7.3. If BUYER fails to pay any Charges owing under this Agreement (that are not subject of a bona fide billing dispute) when they fall due
a) CMI may apply the Security Requirement, or part of it, in satisfaction of the unpaid Charges; and
b) BUYER shall immediately restore or procure the restoration of the Security Requirement to the required level.
7.4. On termination of Service or the Agreement, CMI may apply the Security Requirement, or part of it, in satisfaction of any unpaid Charges, provided that within thirty (30) days after receiving payment in full for all Charges, the Security Requirement (or any balance) shall be released to the BUYER. CMI reserves the right to retain interest, if any, accruing on the Security Requirement.
7.5. Provision by BUYER of any Security Requirement does not:
a) relieve BUYER of its obligation to pay the Charges to CMI; or
b) affect any right of CMI to suspend or terminate the operation of a Service or the Agreement in whole or in part in accordance with its terms.
8. Promotional Gifts/Souvenir
8.1. All marketing activities gifts/souvenirs/credits given are non-refundable, non-exchangeable for cash, non-redeemable for cash, and non-transferrable. CMI will not be responsible for the maintenance or use of the relevant products or marketing activities gifts/souvenirs/credits.

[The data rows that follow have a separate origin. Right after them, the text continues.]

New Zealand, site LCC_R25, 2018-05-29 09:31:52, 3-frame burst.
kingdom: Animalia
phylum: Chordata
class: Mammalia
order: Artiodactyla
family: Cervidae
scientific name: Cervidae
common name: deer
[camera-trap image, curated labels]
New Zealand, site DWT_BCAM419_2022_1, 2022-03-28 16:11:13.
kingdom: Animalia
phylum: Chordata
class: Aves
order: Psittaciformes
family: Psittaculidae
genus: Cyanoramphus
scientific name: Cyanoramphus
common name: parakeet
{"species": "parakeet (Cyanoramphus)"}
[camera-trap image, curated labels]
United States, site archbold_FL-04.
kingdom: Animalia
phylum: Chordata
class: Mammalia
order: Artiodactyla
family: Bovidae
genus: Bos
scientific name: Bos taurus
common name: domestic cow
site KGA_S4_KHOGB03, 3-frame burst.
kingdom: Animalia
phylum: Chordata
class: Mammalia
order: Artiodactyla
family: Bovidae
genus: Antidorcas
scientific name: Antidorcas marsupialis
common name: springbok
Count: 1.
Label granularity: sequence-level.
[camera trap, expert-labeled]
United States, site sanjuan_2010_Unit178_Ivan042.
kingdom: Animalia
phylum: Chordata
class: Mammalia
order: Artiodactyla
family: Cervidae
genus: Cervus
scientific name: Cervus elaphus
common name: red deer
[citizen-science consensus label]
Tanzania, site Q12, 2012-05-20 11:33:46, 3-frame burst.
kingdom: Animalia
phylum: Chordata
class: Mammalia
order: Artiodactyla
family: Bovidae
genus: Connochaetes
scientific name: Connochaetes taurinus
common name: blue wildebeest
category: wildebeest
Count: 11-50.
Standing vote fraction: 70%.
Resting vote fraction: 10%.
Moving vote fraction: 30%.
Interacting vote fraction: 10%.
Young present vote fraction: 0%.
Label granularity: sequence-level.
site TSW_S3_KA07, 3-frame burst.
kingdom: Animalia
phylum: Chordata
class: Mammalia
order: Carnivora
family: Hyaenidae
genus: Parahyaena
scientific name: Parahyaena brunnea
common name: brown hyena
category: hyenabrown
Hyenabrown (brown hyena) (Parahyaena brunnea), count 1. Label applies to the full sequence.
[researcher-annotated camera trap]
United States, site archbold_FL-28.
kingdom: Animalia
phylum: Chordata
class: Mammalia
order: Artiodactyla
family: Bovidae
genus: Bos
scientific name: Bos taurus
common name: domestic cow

8.2. If Buyer terminates the service in advance before the end of the Contract Term, violates this Order From or fails to meet the commitment amount, CMI has the right to request the Buyer to return all marketing activities gifts/souvenirs/credits given.
8.3. CMI reserves the right at its sole discretion to change or terminate any promotional offers without prior notice. In event of dispute, CMI reserves the right of final interpretation and decision.